*EJERCICIO PROPUESTO*. Continúa el hilo de foro sobre la ECU FAW-JL dañada a partir del final de su último mensaje.

*FRAGMENTO SELECCIONADO*.
================
# Una duda grande con ECU FAW-JL



## fdesergio (Feb 11, 2015)

El coche chino de un amigo se le daño la ECU FAW-JL , el distribuidor del coche en el pais le cobra algo cercano  a los US 450 dolares por ella, buscando la encontre en china y el precio es mucho mas bajo, mi pregunta, sera que necesita alguna programacion especial??  sera que me puede servir traerla desde alla?  que problemas puedo tener con su funcionamiento?? de antemano gracias  a los entendidos de este tema, gracias!!!  chauuuuuuuuuuuuu


PD: son exactamente iguales en todos los numeros, solo cambia un poco en el numero debajo del codigo de barras por lo demas son exactamente iguales


----------



## pandacba (Feb 11, 2015)

Por un lado la seguridas que seas lo que pides, por otro lado cuanto te cobran el envio? segundo te la dejaran pasar en aduana?
Por otro lado que problema tiene la ECU? no sera posible repararla?


----------



## fdesergio (Feb 11, 2015)

bueno yo he comprado desde china y no he tenido problemas, a mi modo de ver eso es lo de menos, pero repararla.. IMPOSIBLE, no se que paso realmente pero esta toda carbonizada justo al lado del micro, no hay forma de repararla.
================
*DATOS*.
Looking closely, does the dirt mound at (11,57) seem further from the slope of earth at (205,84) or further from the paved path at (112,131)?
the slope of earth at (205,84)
================
*RESULTADO DEL EJERCICIO*.
----------



## solaris8 (Feb 11, 2015)

y una usada?
de algun otro auto igual pero desahusiado!!!o fierro viejo(deshuesadero)


----------



## fdesergio (Feb 11, 2015)

mm no, esos autos son relativamente nuevos, mas o menos 3 años y aun no hay de deshuese.....jum jum


----------



## sergiot (Feb 13, 2015)

Deberías especificarle al proveedor chino, no solo el código de producto, sino también en el auto en el cual estaba montada, la programación muchas veces está basada muchas veces en el equipamiento.

El comprarla en tu país te da cierta seguridad y/o garantía, que no es poca cosa.


----------



## fdesergio (Feb 13, 2015)

mmm si, esa era mi duda, voy a esperar mas ideas, mil gracias!!!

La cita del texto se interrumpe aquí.